CluePoints study puts financial value on RBQM in clinical trials

The newly published research quantifies RBQM's ROI, finding up to 23x returns and 8-19% shorter trial durations across oncology development

Statistic software provider CluePoints has announced the publication of new research investigating the financial value of risk-based quality management (RBQM) in clinical development.

The paper, co-authored by experts from CluePoints and researchers from the Tufts Center for the Study of Drug Development (CSDD), was published in the June edition of Therapeutic Innovation & Regulatory Science.

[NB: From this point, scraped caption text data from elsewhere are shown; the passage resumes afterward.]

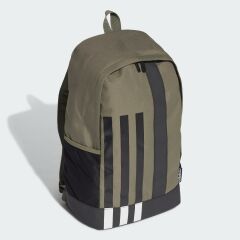 Adidas GE6150 3 Stripes Linear Unisex Sırt Çantası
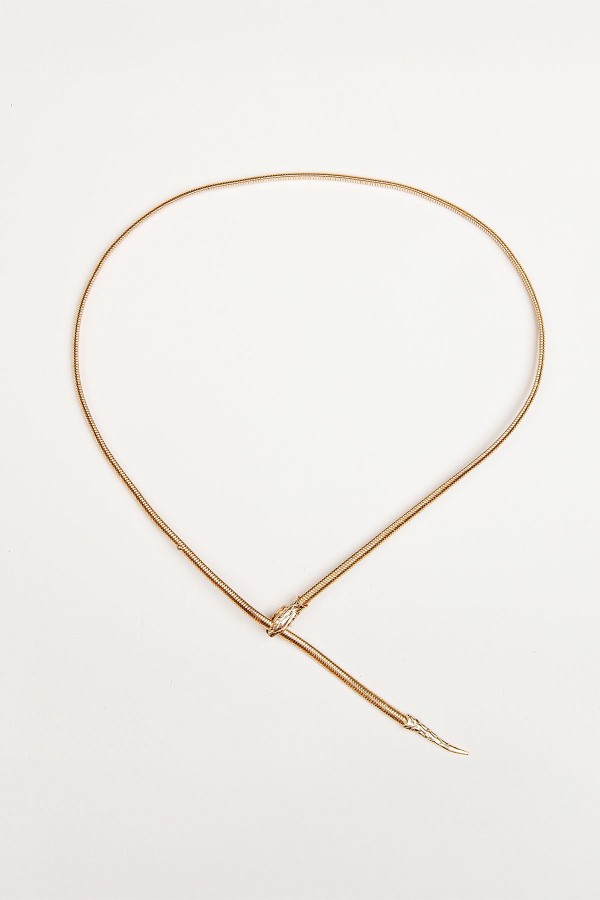 BOSSA BELT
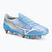 Focicipők Mizuno Alfa III Elite Mix sky blue/white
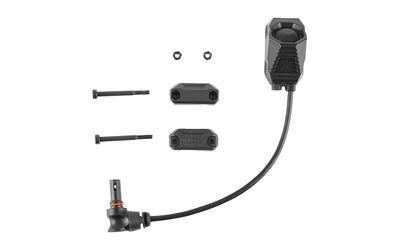 AXN-SL-L4.5B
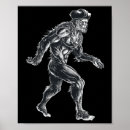 Suche nach foot poster Weihnachten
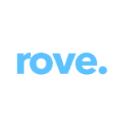 Rove Agency's avatar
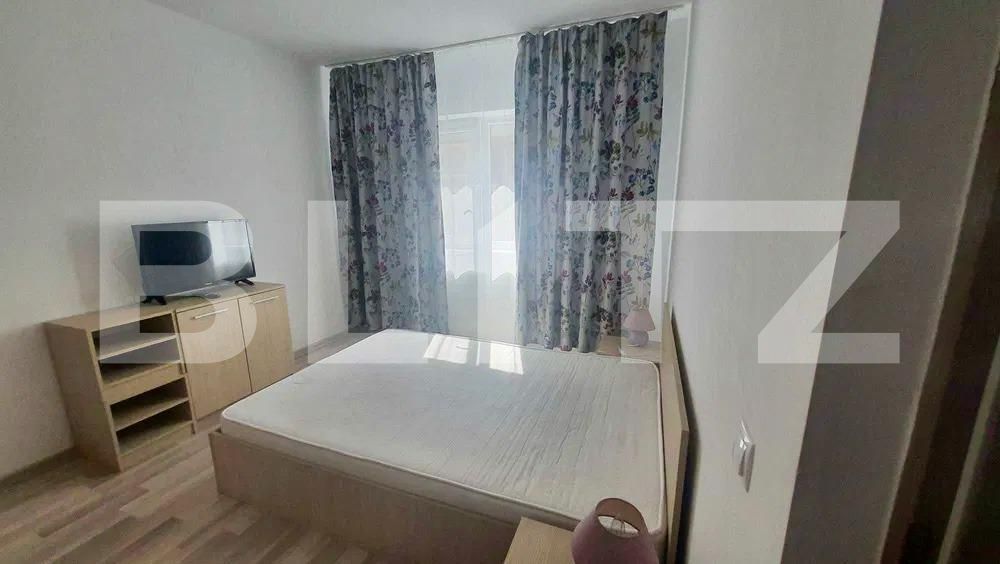 Apartament de închiriat 2 camere Bună Ziua - 135390AI | BLITZ Cluj-Napoca | Poza3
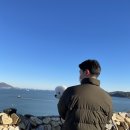 오동도기념품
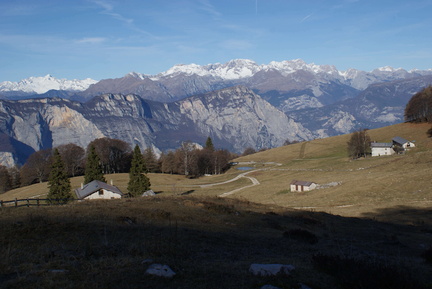 O623-02-161208-HM-04432-Mga-Campo-di-Arco-a-sx-di-Drena-a-dx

RBQM is a Quality-by-Design approach that uses prospective risk assessment, centralised/statistical data monitoring, key risk indicators, quality tolerance limits and targeted (rather than 100%) source data verification to shift routine site visits to continuous, remote, data-driven oversight. 

Despite regulatory encouragement, RBQM adoption has been patchy — large pharma companies use it on around 63% of trials and smaller companies use it for around 48%.

Barriers to adoption include a lack of cross-functional buy-in, operational readiness and a lack of a proven financial case.

The study explicitly aimed to close this lack-of-quantifiable-ROI gap, which prior research has identified as the top blocker to adoption. 

With ICH E6(R3) pushing risk-based approaches as the new GCP norm, the study's results could provide sponsors with a business case to justify switching to RBQM rather than relying on a regulatory nudge. 


The analysis combined real-world RBQM data from 18 oncology trials conducted on the CluePoints platform with published/proprietary oncology benchmarks maintained by Tufts CSDD to model financial value across clinical development phases.

The analysis derived the following two primary financial measures:

  1. Clinical trial-level ROI based on the direct financial return from RBQM in individual trials due to monitoring-cost efficiencies and shorter trial durations
  2. Development-programme-level ROI based on the risk-adjusted financial value of RBQM across the broader oncology development pathway, accounting for costs, timelines, probability of success and discounted commercial performance.

Key findings included the following:

  • RBQM-enabled trials were associated with 8%-19% reductions in clinical phase durations
  • Monitoring costs were cut by up to 18% under a 10% source-data-verification scenario (versus a 100% SDV baseline)
  • Trial-level ROI was $3.2m (Phase I) to $18.9m (Phase III)
  • Programme-level (using expected net present value modelling) saw gains of $3.8m-$13.8m in value, corresponding to 4x-14x ROI multiples. 
  • Time savings, rather than monitoring cost savings, drove the bulk of the value, accounting for 75-97% of total eNPV gains across scenarios.

The authors did note, however, that results would likely vary by therapeutic area.


Kenneth McFarlane, VP Strategic Consulting and Dr Sylviane de Viron, Data & Knowledge Manager, CluePoints, said: “For many sponsors, the question is no longer whether RBQM is aligned with regulatory expectations or good clinical practice — it is how to justify investment and scale adoption across portfolios."

What is powerful about this study is that it translates RBQM impact into the language of clinical development decision-making: time, cost, ROI and portfolio value.

"The fact that most of the financial value was driven by time savings is especially important, because protecting development timelines is one of the most strategic levers sponsors have."

Abigail Dirks, Senior Data Scientist, Tufts CSDD and primary author of the TIRS manuscript, added: “The industry has long recognised the quality and oversight rationale for RBQM, but adoption decisions also rely on quantified operational and financial value."

This study provides an empirical, evidence-based approach to estimating that value. Importantly, the analysis modelled investment, operating impact and monitoring-cost and time-related savings.

"Other areas such as reduced rework, improved data integrity, inspection readiness and training costs were not included in the model. Applying this methodology to a company's own portfolio and experience can provide tailored insight into the value that RBQM can deliver."